CRD Summary: The authors concluded that adding clonidine to intrathecal local anaesthetic had beneficial effects on some, but not all measures of motor and sensory block. Adding clonidine reduced intra-operative pain but increased the risk of arterial hypotension. Given the low quality of the included studies and the possibility of publication bias, the reliability of the results is questionable.
[Included studies used a clonidine dose ranged from 15 to 150 μg. Local anaesthetics used were hyperbaric or isobaric bupivacaine, hyperbaric mepivacaine, isobaric prilocaine or hyperbaric tetracaine.]

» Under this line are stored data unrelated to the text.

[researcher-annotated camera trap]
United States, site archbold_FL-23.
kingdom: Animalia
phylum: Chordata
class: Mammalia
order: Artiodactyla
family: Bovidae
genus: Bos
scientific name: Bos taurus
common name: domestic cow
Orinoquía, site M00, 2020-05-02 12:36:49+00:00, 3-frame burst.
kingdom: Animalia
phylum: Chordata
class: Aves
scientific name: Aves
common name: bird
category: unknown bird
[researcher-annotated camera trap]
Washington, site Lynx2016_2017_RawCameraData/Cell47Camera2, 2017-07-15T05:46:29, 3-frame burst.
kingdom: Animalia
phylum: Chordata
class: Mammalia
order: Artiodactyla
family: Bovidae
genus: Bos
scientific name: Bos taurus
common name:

CRD Commentary: The authors addressed a clear research question and intervention criteria were clearly stated. Participant and outcome inclusion criteria were not specified, and few data were given regarding the patients included in the review, making it hard to assess the generalisability of the results. The authors searched several computerised databases. Having no language restriction excluded the possibility of language bias. However, the search and study selection was performed by only one reviewer, meaning that there could have been bias and/or error during this phase of the review. No attempt was made to assess publication bias in the review, and the authors acknowledge that such bias is a possibility. Three authors independently assessed validity, which minimised the risk of error. The authors reported that the included studies were generally of poor quality and acknowledged that this was likely to have led to an overestimation of effect. No subgroup analysis of high quality trials was reported. Assessing multiple outcomes may have led to some results being reported as statistically significant by chance.
The a priori decisions regarding when to synthesise the results using meta-analysis were appropriate. Most of the results were reported using a narrative synthesis, grouped according to outcome. In these cases, when the authors decided not to conduct a meta-analysis because of statistical heterogeneity, they reported the median treatment effect between groups. This value was misleading, as it was not a weighted summary measure; it has not been reported in this abstract.
Given the low quality of the included diverse studies and the possibility of publication bias, the reliability of the results is questionable.